The breakdown of shifts scheduled for experiments by scientific area in the first half of 2011 is shown in Figure 167. The full year 2011 saw 5475 visits by scientists to the ESRF under the user programme, to carry out 1345 experiments; the number of users in each experimental team averaged just over 4 persons while the average duration of an experimental session was 9 shifts. This can be further broken down to show an average duration of 3 shifts for MX experiments and 14.5 shifts for non-MX experiments. The annual number of experimental sessions and user visits since 2005 is shown in Figure 166. The particularly high figures in 2009 are mainly due to the fact that an extra week of beam time was made available to users during that year to compensate partly for the anticipated reduction in beam time available in later years following the start of the reconstruction work of the Upgrade Programme. The effect of the reduction in beamtime available in 2011 due to the long shutdown is clearly visible in the lower-than-normal numbers of experimental sessions carried out and user visits.
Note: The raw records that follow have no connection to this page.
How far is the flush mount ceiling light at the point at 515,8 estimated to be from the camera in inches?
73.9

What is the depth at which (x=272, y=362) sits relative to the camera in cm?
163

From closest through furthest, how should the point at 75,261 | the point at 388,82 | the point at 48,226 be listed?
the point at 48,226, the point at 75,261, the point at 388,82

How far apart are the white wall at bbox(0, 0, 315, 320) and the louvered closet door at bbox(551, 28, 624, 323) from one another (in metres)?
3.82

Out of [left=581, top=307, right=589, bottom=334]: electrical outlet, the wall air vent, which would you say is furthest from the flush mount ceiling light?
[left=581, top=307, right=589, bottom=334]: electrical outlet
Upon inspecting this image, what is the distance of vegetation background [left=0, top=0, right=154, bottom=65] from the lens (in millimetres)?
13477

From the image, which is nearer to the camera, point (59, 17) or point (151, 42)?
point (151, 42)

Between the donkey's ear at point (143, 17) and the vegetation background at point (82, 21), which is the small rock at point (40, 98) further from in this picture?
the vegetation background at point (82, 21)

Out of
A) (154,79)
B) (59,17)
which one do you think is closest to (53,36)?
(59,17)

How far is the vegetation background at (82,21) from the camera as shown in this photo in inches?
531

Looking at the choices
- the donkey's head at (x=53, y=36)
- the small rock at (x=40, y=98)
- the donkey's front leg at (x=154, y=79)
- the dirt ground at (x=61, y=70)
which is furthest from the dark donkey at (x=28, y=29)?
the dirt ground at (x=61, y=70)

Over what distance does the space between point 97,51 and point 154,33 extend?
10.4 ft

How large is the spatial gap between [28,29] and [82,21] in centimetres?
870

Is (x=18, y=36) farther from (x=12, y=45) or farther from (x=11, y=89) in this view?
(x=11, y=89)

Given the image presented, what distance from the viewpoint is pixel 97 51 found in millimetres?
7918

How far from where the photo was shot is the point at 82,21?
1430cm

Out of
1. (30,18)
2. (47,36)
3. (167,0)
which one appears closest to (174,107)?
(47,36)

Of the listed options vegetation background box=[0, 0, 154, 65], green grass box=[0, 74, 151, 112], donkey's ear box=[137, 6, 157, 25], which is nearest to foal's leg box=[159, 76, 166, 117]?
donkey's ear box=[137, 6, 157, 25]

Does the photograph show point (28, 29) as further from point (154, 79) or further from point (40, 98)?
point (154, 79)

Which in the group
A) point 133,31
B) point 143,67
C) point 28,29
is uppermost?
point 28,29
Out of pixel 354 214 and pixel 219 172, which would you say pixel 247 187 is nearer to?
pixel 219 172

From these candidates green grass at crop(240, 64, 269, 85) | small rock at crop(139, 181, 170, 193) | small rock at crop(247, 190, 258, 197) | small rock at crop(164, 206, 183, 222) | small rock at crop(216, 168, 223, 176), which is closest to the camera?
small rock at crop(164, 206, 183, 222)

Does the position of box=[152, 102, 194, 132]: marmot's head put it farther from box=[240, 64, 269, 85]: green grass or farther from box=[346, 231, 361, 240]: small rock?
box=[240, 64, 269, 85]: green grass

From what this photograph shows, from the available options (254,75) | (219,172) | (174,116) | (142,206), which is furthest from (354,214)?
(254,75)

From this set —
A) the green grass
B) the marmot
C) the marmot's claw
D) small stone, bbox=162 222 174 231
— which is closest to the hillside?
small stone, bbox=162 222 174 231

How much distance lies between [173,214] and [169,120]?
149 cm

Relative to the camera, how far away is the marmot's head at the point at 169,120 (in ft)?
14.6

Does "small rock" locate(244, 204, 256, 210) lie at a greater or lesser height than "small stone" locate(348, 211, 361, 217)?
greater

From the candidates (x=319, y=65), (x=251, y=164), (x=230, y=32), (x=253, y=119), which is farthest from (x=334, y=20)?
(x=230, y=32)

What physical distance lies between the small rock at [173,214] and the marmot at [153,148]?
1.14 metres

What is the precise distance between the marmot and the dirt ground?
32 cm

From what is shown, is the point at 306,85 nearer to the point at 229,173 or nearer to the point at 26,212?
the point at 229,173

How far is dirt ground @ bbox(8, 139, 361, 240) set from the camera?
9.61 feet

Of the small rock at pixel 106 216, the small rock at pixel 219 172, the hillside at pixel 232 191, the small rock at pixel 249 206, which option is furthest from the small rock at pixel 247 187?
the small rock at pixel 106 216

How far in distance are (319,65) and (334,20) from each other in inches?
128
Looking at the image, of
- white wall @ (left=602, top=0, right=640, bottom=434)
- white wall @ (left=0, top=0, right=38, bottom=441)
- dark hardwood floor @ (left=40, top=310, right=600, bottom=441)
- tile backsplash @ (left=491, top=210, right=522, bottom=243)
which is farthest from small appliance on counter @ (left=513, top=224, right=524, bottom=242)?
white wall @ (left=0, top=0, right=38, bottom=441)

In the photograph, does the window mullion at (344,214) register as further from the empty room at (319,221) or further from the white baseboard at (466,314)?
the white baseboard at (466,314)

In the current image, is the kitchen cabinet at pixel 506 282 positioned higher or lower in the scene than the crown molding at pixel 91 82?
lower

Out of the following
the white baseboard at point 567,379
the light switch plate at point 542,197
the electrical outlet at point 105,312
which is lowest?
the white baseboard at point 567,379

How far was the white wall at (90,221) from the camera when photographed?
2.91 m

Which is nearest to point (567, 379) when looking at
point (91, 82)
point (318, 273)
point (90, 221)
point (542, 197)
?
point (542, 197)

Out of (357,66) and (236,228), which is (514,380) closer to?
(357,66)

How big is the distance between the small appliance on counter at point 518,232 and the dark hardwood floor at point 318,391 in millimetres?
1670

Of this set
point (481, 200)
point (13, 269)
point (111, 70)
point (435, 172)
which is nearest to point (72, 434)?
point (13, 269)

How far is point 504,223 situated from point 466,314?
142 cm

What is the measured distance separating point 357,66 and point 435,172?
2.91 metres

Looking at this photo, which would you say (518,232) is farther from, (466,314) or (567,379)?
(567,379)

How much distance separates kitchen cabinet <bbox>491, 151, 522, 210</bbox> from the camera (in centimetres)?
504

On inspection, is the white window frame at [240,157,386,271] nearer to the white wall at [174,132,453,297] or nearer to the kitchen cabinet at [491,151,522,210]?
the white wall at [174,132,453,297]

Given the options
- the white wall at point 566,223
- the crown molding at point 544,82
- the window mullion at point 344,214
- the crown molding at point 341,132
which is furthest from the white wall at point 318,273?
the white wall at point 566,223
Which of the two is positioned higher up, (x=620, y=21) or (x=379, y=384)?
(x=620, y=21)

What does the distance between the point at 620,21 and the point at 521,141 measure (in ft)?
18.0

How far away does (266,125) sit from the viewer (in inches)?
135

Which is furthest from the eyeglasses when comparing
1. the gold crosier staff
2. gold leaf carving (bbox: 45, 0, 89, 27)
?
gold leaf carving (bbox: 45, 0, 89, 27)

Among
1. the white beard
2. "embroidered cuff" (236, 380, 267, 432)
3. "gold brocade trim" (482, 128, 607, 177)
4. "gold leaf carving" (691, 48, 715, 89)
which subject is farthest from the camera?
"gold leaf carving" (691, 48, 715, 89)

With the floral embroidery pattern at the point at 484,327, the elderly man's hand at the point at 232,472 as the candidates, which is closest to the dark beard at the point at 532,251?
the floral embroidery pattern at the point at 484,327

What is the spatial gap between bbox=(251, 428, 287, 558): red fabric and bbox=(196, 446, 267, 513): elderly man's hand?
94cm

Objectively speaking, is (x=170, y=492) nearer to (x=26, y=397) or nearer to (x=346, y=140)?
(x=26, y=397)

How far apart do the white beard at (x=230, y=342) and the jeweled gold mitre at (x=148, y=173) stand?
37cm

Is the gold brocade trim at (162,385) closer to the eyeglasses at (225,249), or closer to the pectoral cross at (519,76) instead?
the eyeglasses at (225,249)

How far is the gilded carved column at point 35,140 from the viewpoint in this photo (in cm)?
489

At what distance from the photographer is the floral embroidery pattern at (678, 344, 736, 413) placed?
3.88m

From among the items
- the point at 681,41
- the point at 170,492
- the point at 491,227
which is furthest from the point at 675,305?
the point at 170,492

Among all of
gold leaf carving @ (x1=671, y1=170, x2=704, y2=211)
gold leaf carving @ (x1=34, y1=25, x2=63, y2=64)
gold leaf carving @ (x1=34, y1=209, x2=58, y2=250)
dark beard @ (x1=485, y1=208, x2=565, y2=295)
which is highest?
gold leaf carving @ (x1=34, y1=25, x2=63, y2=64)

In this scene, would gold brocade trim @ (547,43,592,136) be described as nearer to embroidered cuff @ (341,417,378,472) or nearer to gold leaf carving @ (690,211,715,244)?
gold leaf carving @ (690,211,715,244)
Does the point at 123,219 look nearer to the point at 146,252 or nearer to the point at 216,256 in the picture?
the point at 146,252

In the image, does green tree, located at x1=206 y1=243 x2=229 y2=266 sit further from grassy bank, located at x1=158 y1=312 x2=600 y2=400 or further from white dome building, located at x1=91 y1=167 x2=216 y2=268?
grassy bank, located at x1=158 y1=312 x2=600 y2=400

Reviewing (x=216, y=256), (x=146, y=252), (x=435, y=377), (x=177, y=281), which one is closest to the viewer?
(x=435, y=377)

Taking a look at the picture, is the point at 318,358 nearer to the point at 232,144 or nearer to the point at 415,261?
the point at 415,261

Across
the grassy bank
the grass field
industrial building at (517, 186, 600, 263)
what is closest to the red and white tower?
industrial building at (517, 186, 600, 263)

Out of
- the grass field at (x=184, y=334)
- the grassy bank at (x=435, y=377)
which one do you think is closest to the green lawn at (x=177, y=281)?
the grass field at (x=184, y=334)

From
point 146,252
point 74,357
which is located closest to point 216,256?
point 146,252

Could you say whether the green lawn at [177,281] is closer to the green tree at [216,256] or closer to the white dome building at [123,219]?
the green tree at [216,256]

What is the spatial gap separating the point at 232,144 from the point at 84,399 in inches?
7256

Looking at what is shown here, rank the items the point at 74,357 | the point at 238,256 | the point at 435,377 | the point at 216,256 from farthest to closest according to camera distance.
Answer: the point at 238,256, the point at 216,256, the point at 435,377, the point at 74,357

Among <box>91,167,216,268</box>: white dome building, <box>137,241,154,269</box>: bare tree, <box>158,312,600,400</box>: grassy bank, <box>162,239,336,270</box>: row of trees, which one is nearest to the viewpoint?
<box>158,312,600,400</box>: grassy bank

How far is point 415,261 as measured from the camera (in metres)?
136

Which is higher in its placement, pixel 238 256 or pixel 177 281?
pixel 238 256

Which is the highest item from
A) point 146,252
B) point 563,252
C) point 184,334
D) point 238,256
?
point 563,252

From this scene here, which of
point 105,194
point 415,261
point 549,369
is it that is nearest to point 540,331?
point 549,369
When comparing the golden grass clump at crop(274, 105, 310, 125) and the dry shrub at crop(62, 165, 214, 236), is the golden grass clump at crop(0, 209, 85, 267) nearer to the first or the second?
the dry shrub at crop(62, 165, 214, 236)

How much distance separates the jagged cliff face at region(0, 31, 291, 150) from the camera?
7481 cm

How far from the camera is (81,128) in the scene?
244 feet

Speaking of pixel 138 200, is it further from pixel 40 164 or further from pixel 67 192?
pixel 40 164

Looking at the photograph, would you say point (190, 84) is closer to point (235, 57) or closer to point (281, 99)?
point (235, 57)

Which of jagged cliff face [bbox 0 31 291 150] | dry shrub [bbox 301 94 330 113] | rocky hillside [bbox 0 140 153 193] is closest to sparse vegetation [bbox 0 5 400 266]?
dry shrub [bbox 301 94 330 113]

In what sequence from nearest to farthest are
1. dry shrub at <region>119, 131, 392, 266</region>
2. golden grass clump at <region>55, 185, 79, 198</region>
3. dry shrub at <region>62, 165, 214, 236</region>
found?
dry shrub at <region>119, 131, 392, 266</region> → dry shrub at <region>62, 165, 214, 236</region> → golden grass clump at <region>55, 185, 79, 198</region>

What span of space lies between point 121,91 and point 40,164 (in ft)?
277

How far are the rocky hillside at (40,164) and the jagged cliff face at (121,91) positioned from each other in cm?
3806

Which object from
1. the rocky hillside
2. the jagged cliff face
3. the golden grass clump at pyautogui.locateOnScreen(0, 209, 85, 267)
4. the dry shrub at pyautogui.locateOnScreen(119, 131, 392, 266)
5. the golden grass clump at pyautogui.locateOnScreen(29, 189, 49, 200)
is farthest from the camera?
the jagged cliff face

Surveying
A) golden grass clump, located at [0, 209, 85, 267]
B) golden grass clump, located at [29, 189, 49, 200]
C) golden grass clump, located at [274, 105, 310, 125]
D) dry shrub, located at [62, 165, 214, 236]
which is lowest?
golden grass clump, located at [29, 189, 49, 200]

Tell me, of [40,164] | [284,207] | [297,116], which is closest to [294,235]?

Fig. 167: Shifts scheduled for experiments, March to July 2011, by scientific area.

One of the principle measurable output parameters of the ESRF is the number and quality of publications accepted in peer-reviewed journals. Figure 168 shows how this number has been rising continuously over the past years, with a publication output systematically on a level of one publication per experimental session and reaching record numbers of more than 1800 for the years 2009 and 2010. The year 2011 promises to be equally fruitful, with 1692 publications already registered in the ILL/ESRF Library database. Since the ESRF began user operation back in 1994, a total of 19396 publications have been accepted in peer-reviewed journals. Of these, more than 200 every year are published in high impact factor journals.

Fig. 168: Numbers of publications appearing in refereed journals, 2005 to 2011.

User responses to questionnaires show once again that the ESRF continues to maintain its excellent reputation concerning the assistance and service given by scientists and support staff on beamlines, and travel and administrative arrangements, in addition to the quality both of the beam and of the experimental stations. Facilities on site, such as preparation laboratories, the Guesthouse and a canteen open 7 days a week, also make an important contribution to the quality of user support.